[Questions about scene geometry]
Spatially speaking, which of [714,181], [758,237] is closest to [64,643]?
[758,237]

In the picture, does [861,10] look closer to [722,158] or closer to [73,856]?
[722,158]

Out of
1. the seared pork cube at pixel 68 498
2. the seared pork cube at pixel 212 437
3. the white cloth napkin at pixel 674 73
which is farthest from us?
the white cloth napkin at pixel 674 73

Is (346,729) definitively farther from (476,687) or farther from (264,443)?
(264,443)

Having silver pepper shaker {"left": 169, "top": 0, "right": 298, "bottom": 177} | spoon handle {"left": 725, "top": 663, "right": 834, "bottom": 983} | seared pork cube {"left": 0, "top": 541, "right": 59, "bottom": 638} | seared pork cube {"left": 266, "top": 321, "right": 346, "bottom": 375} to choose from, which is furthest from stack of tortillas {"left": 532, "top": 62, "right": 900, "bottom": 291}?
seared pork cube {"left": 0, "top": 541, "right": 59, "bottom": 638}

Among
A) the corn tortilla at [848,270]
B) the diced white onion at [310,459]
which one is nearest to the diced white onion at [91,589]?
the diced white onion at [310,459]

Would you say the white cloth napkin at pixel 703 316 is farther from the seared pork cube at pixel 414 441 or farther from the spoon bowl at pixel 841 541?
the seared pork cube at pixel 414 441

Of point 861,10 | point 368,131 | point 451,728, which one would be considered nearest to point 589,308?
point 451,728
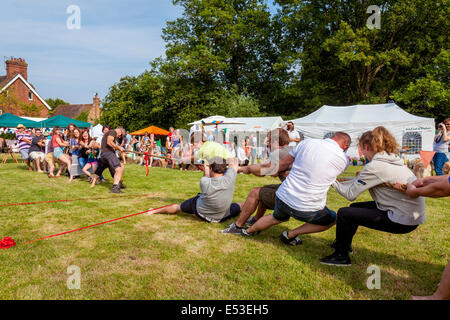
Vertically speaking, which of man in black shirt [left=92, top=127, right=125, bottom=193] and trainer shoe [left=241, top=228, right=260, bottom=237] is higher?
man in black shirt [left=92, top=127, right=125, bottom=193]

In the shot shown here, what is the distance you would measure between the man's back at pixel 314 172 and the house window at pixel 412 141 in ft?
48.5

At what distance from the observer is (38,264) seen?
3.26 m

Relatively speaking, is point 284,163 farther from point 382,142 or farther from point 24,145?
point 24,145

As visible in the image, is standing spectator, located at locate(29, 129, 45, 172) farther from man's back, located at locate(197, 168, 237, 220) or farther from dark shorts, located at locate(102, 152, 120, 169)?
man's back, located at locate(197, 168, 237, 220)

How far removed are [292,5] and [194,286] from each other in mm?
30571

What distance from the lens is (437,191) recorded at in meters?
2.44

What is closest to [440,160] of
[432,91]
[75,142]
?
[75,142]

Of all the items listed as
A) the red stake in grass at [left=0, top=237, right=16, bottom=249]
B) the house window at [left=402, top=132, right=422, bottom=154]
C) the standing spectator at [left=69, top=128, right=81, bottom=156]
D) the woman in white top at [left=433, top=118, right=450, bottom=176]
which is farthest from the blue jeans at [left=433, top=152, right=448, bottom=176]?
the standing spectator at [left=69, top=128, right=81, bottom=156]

==

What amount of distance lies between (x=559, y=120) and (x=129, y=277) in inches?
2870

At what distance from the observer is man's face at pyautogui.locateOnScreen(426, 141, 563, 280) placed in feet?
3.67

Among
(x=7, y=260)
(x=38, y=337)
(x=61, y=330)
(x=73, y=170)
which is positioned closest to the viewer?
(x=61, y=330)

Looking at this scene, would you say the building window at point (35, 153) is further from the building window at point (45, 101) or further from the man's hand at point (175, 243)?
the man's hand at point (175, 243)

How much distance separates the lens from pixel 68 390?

---

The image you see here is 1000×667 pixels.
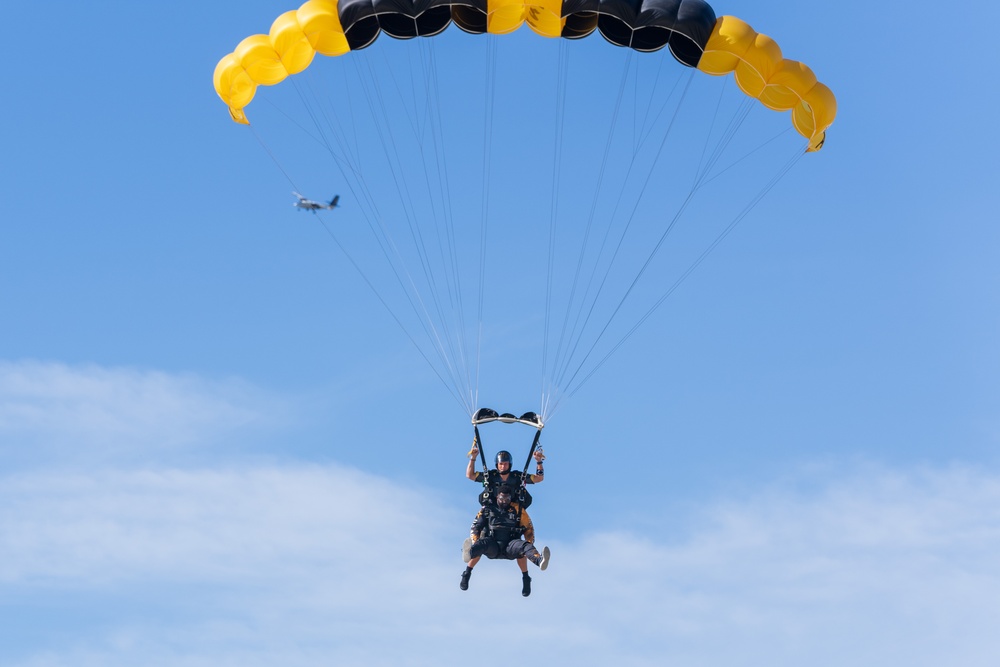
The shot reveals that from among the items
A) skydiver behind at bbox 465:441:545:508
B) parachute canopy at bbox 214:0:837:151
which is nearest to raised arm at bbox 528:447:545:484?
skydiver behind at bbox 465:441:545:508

- [EXERCISE GOAL] Format the lines from the line with "Looking at this" to the line with "How much distance" in the records above as a numbered list, omitting blank lines.

- [REPLY TO THE TASK]
1. Looking at this scene, would you say the building window at point (35, 153) is further from the building window at point (45, 101) or further from the man's hand at point (175, 243)?
2. the man's hand at point (175, 243)
3. How much distance separates the lens from pixel 68 390?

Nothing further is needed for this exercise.